<<<<

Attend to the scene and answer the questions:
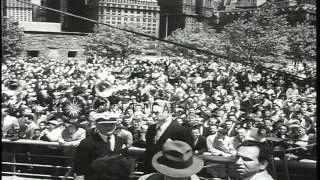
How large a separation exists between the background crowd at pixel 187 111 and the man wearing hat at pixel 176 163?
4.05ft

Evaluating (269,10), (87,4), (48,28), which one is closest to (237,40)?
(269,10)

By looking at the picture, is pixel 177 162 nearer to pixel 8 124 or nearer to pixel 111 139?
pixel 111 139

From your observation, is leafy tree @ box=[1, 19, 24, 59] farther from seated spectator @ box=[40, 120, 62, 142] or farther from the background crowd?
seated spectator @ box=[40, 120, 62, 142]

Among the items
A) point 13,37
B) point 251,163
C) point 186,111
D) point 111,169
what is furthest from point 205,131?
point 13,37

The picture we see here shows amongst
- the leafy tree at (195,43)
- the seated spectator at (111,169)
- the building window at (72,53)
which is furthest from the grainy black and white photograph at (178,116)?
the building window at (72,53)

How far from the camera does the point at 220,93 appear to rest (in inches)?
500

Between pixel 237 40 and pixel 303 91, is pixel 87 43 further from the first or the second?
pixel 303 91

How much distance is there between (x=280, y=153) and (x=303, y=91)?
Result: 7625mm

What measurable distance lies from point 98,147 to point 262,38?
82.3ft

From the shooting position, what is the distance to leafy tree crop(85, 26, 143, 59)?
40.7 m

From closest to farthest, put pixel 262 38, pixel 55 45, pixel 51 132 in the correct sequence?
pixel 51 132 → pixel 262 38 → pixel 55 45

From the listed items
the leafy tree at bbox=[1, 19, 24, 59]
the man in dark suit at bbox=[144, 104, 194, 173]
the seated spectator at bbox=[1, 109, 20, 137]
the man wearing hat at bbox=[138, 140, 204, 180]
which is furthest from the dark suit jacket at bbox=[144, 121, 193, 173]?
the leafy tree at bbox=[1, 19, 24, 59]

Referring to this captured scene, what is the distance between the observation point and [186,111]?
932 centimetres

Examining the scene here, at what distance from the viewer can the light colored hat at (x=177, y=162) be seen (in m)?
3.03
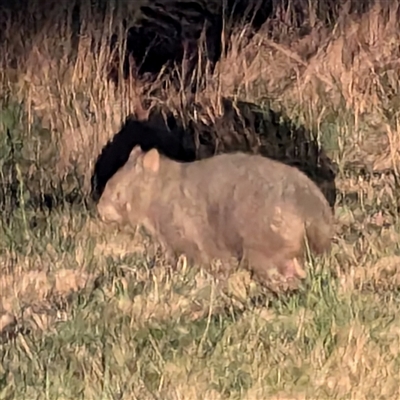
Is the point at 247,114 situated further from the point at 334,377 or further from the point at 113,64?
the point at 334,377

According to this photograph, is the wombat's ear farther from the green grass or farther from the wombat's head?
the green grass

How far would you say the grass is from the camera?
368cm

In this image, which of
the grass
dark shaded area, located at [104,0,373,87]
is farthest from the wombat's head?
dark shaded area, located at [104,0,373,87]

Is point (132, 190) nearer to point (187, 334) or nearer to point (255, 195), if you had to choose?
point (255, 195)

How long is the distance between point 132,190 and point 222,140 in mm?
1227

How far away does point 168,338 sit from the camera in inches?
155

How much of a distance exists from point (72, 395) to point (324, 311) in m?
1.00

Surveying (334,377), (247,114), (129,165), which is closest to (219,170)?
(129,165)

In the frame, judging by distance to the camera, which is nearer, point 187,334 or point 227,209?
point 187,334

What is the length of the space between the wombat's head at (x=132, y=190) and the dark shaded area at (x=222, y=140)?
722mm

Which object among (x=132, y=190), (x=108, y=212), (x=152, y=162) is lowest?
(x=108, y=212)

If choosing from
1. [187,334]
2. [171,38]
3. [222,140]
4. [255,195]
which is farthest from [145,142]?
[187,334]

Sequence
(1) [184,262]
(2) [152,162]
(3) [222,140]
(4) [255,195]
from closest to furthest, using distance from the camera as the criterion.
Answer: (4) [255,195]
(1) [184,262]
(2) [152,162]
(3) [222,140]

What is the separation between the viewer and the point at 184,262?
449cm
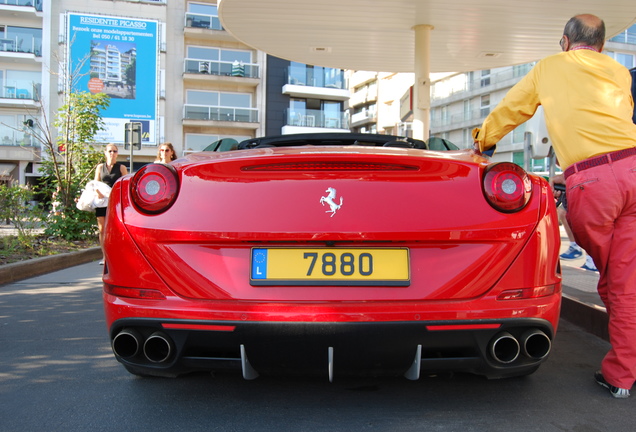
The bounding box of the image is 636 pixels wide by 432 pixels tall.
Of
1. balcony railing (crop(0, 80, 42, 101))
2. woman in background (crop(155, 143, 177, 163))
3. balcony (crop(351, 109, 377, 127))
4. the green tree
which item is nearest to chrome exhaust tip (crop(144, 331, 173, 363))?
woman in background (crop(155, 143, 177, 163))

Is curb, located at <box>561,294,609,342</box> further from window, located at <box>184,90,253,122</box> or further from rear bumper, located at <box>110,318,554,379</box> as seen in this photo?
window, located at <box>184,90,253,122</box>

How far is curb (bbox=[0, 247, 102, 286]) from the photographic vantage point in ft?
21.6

>>>>

**Short problem**
Locate the line containing "How long is" in the records above, then output it and every line after it through the last, excluding pictures.

**Written solution**
How long is the distance between point 132,190 and point 222,140 in mm?
1227

How far away does point 168,338 sit from the camera in inches?
155

How much of a distance exists from point (72, 395) to point (324, 311) in m?
1.00

Surveying (334,377), (247,114), (129,165), which is closest to (219,170)?
(129,165)

In the frame, judging by distance to the camera, which is nearer, point 187,334 or point 227,209?
point 187,334

What is the length of the space between the wombat's head at (x=132, y=190) and the dark shaded area at (x=222, y=140)?
722mm

Which object among (x=132, y=190), (x=108, y=212), (x=152, y=162) is lowest?
(x=108, y=212)

If choosing from
1. [187,334]
2. [171,38]
3. [222,140]
4. [255,195]
which is farthest from [145,142]?
[187,334]

Sequence
(1) [184,262]
(2) [152,162]
(3) [222,140]
(4) [255,195]
from closest to furthest, using distance from the camera as the criterion.
Answer: (4) [255,195]
(1) [184,262]
(2) [152,162]
(3) [222,140]

What is the separation between the viewer and the point at 184,262?
449cm
The bounding box of the image is 636 pixels wide by 432 pixels tall.
Of
1. balcony railing (crop(0, 80, 42, 101))
2. woman in background (crop(155, 143, 177, 163))
3. balcony (crop(351, 109, 377, 127))
4. the green tree
which item is nearest to chrome exhaust tip (crop(144, 331, 173, 363))?
woman in background (crop(155, 143, 177, 163))

Is curb, located at <box>561,294,609,342</box> further from window, located at <box>184,90,253,122</box> or further from rear bumper, located at <box>110,318,554,379</box> as seen in this photo?
window, located at <box>184,90,253,122</box>

How far is curb (bbox=[0, 247, 102, 286]) from the photographic vantage point in ft?
21.6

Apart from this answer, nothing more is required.